Despite the increase in operating expenditure, the Group's Earnings before Interest, Tax, Depreciation and Amortization (EBITDA) remains positive at RM52.4 million.
For the nine months ended September 2013, Malaysia Airlines group registered a Net Loss of RM830 million, and a positive cash flow from operations of RM555 million.
Speaking on the quarterly performance, Malaysia Airlines Group Chief Executive Officer elaborated, “Over the months of July, August and September, we saw traffic increase 37%, far exceeding the 20% increase in capacity. This contributed to a 13% increase in operating revenue to RM3.8 billion. However intensifying competition and new competitors with additional capacity in the market has put pressure on pricing, which affected yield.”
“Whilst we have made much progress to manage our costs and improve productivity, Group Operating Expenditure was higher by 16% compared to the same quarter last year. This is principally due to higher fuel and non-fuel variable costs which rose in line with the capacity increase, higher airports and overflying charges, and the weakening of the Malaysian Ringgit against the US Dollar”, said Ahmad Jauhari.

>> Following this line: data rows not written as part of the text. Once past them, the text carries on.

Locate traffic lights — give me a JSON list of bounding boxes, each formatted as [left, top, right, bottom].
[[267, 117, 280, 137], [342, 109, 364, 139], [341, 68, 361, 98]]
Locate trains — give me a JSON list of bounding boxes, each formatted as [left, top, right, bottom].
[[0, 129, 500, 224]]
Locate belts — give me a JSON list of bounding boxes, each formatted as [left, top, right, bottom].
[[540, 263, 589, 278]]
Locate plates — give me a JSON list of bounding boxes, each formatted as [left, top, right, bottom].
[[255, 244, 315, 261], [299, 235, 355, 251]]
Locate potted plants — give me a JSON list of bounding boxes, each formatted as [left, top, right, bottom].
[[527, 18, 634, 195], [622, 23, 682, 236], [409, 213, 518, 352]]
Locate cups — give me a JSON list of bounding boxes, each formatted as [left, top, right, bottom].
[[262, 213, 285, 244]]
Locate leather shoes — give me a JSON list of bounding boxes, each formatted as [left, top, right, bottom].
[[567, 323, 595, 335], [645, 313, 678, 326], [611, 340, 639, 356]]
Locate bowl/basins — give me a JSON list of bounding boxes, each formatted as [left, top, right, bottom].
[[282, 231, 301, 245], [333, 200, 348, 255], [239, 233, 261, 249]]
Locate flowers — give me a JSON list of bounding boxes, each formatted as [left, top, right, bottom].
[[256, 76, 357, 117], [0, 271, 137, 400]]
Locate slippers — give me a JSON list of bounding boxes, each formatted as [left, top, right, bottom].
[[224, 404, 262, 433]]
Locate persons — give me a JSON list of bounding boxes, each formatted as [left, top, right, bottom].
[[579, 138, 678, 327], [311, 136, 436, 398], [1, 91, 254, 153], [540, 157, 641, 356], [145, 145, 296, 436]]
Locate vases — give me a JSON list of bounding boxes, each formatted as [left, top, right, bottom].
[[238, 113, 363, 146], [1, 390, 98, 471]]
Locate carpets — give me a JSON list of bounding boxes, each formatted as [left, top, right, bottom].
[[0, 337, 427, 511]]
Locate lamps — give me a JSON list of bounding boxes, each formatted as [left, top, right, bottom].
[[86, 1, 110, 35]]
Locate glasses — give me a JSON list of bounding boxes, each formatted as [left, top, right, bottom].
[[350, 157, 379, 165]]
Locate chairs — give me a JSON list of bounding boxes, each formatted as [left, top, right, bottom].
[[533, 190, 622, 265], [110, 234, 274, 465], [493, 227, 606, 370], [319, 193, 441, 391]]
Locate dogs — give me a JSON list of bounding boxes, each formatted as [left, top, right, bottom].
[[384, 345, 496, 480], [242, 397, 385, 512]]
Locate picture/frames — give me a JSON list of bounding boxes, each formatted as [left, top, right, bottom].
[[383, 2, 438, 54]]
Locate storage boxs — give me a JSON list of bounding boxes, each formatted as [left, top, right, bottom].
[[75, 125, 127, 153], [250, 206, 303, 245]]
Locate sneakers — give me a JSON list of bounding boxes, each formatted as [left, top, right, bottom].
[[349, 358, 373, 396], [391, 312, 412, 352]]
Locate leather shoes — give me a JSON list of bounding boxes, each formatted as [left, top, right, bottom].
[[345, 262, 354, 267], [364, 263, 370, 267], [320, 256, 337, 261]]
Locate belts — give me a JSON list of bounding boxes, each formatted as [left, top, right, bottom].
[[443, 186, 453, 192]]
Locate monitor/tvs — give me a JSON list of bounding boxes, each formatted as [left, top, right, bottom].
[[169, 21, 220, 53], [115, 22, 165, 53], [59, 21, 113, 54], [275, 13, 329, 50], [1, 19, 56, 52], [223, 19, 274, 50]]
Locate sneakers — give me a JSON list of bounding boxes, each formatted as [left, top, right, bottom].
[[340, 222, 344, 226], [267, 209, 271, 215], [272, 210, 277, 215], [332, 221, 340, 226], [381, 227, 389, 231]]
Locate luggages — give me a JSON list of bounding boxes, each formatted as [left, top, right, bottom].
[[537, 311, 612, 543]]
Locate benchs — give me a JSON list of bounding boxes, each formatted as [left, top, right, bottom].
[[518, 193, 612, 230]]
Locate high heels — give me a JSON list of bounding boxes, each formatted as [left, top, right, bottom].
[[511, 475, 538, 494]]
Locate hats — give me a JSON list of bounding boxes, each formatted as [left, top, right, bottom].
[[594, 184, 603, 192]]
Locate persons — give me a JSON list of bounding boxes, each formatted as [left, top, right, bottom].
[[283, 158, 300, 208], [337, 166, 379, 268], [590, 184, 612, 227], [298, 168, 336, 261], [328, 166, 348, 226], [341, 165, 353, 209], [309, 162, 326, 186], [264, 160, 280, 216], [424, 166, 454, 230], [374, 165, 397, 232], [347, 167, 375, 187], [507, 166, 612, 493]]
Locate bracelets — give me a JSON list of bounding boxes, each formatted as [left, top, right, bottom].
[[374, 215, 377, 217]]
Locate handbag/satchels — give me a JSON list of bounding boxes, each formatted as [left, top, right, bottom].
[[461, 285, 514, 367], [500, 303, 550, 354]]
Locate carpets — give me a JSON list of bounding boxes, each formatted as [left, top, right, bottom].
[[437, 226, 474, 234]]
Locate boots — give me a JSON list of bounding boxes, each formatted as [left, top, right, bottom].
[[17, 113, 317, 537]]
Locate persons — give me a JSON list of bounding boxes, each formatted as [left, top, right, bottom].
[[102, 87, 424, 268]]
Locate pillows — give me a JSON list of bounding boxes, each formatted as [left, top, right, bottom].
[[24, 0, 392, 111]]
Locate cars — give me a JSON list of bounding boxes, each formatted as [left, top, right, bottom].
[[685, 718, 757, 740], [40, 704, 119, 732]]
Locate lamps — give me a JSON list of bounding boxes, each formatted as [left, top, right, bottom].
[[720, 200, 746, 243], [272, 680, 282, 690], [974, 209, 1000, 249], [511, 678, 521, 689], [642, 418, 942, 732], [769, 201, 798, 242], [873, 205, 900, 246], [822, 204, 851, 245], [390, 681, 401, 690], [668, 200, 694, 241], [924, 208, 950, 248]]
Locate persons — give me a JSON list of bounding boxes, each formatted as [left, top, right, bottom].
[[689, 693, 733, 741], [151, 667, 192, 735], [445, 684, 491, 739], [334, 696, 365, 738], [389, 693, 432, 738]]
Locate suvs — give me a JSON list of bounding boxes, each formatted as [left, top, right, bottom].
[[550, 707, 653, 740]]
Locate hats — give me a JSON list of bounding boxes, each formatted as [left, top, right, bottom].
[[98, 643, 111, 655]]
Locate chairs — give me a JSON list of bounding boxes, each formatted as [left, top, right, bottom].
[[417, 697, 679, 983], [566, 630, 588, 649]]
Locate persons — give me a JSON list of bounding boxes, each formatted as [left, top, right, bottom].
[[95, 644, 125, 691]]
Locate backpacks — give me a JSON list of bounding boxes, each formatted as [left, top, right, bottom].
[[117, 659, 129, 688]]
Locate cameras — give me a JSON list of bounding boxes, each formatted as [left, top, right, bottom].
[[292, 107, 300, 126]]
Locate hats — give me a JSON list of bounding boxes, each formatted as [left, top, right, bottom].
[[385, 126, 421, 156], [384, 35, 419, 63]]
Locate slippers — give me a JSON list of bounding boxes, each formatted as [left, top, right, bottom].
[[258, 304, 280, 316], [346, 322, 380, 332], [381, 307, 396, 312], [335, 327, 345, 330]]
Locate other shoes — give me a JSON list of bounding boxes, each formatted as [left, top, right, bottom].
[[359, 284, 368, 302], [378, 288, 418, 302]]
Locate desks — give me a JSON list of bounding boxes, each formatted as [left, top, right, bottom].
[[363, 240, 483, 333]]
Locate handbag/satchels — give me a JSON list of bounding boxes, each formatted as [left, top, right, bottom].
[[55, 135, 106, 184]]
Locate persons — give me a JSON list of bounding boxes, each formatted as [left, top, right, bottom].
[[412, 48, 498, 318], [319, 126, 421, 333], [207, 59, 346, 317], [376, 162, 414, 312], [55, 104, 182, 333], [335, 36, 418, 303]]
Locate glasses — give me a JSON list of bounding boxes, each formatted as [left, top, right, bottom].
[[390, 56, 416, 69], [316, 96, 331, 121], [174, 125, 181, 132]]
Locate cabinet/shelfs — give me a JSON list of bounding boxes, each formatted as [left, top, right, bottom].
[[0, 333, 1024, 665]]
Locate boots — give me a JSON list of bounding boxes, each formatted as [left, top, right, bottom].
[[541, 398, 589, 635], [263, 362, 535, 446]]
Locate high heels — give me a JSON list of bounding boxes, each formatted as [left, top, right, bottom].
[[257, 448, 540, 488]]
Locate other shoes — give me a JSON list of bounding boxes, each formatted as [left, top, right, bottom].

While the average price of jet fuel fell from USD131 per barrel in Q3 2012 to USD127 per barrel for corresponding period in 2013, Malaysia Airlines’ fuel bill increased 16% in Q3 2013 due to higher volumes used with the increased capacity and traffic, as well as being affected by the weakening of the Ringgit against the US dollar.
The increase in operating expenditure is also attributed to a one-off cost incurred for redelivery of aircraft in line with its on-going fleet renewal programme. In addition, the Group intensified its advertising and promotional activities amid intense competition as part of a long-term strategy to continuously strengthen its presence in key markets.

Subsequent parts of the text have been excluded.